KNOX COUNTY, Tenn. (WVLT) - Summer is the perfect time to enjoy our lakes and water activities. But keeping those waterways clean of bacteria is a costly and daunting task.
The Fort Loudoun Lake Association tries to ensure cleanliness by testing for bacteria like E. Coli - but this year, there's a lack of funding.
Julie Costner with the association says she hopes to get money for the tests soon after a recent E. Coli outbreak in Northeast Tennessee of 10 confirmed cases. While none of the cases has a common link, according to health officials, the outbreak may be from food or swimming in recreational waters.
"We are almost a watchdog for Fort Loudoun Lake," said Costner. "We normally test in the spring and fall. This year, we are in the midst of looking for funding to be able to continue to test because we do keep records of where we test and that's something we want to maintain."
Steve Cauthen, who used to spend time on Fort Loudoun with his boat, now comes to enjoy the scenery.
"It's somewhere to come sun and take a little dip and relax," Cauthen said.
He's always been impressed with how clean the lake has been and has always felt safe with his family.
Costner says testing is essential to keep the lake clean - and avoid the potentially-deadly E.Coli.
Dr. Martha Buchanan with the Knox County Health Department says it's the toxins from E. Coli that can cause severe illness or even death.
"It is truly nasty. Very crampy illness," explains Dr. Buchanan. "People describe very significant cramping and the bloody diarrhea they have."
Dr. Buchanan says to avoid E. Coli you should:
- Wash hands properly for 20 seconds
- Cook meats fully - especially ground beef
- Wash fruits and vegetables
- And don't drink from recreational waters
"If you have runoff from the cow pasture into the lake or pool or somebody drinks the water, it just takes a few organisms to get into your GI track," she said.
Cauthen says he hopes the Fort Loudoun Lake Association will find money to test for E. Coli and other bacteria. And so does Costner.
"We want this commnity to be safe and feel secure when they're on the water," Costner said.
Health officials say you are more likely to get E. Coli from contaminated food than from swimming.
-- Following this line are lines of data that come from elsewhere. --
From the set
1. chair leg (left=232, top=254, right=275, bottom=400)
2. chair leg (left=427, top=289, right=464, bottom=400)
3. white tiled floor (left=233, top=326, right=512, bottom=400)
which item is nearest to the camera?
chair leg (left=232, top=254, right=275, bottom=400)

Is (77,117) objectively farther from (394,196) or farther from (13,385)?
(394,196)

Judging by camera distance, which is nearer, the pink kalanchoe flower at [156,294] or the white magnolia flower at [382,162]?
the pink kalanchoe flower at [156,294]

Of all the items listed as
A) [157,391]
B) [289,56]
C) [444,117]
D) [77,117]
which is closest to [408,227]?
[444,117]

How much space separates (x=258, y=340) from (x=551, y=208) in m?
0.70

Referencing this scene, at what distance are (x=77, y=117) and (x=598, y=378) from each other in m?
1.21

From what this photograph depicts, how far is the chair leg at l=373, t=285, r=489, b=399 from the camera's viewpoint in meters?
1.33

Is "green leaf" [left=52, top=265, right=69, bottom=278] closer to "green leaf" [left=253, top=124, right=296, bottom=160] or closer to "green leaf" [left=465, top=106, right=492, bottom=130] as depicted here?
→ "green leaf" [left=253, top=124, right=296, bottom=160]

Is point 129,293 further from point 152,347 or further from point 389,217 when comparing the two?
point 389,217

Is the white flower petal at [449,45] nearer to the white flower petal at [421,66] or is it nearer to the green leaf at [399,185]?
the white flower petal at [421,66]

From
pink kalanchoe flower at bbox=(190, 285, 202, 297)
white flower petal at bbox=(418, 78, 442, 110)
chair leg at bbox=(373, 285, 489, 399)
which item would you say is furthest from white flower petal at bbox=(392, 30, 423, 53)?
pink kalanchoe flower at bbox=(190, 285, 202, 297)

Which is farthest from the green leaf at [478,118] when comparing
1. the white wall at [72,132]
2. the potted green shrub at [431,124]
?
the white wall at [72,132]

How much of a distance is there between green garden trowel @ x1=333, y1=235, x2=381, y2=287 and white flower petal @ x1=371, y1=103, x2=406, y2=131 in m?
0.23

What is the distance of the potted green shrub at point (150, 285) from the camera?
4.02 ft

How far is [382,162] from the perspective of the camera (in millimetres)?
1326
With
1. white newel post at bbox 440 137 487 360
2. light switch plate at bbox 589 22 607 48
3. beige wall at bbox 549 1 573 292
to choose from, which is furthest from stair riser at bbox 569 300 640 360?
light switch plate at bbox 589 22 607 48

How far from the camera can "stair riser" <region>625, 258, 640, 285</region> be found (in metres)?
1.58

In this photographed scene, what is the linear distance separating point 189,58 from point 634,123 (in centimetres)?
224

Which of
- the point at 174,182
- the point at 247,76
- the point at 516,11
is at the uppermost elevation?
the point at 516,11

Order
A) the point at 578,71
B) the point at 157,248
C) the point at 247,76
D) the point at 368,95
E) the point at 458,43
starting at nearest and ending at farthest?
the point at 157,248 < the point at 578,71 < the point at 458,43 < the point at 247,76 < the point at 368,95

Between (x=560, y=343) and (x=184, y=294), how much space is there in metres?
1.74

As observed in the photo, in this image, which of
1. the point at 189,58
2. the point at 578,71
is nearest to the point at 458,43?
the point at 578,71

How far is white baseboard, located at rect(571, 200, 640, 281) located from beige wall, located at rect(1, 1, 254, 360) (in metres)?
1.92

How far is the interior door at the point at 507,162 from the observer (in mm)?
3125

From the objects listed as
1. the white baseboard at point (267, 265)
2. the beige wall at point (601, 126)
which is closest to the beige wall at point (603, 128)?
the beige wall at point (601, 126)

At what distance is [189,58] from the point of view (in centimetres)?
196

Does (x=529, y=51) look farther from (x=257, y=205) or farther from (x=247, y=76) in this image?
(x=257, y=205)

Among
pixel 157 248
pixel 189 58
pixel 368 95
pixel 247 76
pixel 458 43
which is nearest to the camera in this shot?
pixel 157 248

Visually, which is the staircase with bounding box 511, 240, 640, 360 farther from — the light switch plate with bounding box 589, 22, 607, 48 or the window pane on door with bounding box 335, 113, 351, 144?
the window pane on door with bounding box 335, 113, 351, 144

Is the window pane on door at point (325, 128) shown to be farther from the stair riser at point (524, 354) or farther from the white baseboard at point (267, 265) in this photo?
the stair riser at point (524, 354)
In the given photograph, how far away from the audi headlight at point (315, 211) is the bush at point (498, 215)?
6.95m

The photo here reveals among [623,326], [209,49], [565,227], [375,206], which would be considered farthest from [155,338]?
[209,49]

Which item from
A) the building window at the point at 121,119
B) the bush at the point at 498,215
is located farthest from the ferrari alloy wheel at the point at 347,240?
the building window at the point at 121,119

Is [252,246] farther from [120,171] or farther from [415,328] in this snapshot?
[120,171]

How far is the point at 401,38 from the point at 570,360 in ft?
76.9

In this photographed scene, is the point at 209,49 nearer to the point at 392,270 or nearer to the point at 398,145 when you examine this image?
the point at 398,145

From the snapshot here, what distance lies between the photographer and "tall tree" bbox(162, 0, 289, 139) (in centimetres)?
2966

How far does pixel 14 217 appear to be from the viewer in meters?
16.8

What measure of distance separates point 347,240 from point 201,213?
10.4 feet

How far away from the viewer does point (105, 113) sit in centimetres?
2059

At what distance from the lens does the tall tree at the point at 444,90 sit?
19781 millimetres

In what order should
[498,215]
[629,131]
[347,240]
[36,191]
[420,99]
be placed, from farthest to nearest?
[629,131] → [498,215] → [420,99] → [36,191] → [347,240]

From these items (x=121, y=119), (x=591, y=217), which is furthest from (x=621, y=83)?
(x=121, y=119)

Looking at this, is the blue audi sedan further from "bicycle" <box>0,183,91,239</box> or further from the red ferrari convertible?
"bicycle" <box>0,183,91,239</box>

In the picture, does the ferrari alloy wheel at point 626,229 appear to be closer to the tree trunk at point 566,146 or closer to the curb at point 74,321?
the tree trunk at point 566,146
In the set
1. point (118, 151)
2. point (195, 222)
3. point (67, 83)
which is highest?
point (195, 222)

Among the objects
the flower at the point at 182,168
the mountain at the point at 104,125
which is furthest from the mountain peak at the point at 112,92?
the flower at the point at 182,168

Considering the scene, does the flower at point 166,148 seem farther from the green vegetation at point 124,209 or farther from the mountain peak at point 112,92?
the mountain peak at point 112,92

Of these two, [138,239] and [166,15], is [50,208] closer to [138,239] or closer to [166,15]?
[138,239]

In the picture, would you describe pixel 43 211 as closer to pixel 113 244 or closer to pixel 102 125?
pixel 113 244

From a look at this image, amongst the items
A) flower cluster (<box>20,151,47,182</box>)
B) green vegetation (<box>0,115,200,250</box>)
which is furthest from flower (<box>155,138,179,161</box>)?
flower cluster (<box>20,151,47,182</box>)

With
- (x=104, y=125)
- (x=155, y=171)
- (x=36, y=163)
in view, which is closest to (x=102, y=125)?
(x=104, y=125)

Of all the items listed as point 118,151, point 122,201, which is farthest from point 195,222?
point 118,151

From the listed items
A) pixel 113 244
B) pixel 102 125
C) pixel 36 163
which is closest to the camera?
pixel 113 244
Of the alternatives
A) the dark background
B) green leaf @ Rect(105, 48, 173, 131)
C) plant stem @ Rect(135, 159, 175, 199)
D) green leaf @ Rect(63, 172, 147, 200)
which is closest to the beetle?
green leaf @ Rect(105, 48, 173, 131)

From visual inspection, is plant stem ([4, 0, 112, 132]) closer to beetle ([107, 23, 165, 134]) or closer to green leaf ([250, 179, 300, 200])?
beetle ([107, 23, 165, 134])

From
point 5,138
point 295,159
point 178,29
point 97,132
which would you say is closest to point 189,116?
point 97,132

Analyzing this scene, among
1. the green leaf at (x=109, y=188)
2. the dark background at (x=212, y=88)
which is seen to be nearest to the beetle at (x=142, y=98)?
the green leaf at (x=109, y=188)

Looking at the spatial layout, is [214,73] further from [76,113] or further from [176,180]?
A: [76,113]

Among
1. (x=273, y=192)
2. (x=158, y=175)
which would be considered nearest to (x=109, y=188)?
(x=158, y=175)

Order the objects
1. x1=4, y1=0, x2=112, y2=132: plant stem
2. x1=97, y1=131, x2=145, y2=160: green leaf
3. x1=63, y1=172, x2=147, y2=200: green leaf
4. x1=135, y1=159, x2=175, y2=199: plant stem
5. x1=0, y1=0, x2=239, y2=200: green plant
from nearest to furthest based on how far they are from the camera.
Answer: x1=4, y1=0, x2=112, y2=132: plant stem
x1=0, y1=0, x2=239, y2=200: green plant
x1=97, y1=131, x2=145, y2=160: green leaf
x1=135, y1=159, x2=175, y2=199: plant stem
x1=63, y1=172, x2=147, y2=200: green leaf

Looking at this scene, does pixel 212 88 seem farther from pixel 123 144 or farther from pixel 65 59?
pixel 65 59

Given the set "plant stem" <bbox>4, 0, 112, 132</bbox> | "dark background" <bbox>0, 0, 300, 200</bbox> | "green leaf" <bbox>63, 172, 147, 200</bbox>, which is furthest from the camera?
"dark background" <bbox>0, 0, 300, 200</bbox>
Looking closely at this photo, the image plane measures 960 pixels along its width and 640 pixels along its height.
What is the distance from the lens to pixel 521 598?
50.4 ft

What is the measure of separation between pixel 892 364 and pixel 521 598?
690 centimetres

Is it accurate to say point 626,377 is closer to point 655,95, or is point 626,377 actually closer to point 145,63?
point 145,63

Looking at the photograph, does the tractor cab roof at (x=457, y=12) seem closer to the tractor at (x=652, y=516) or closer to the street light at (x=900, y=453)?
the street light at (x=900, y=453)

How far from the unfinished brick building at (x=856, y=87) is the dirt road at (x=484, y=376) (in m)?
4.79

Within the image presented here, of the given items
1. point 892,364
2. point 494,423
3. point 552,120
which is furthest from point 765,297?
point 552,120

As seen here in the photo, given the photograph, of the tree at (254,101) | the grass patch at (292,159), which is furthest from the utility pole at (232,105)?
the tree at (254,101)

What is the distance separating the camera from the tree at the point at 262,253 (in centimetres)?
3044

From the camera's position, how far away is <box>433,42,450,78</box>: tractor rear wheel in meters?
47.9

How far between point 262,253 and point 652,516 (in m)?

The outbreak in Northeast Tennessee is not at all related to an outbreak in Germany in which 22 people have died and hundreds have been sickened. There was also a confirmed death due to E. Coli of a two-year-old Virginia girl; however, investigators have not found a link to her and the cases in Northeast Tennessee.
The Tennessee Department of Environment and Conservation does water quality and fish tissue sampling in waterways. A department spokesperson says TDEC does test for E. Coli and there have been positive results from some waterways. There is a list of streams they advise people to avoid.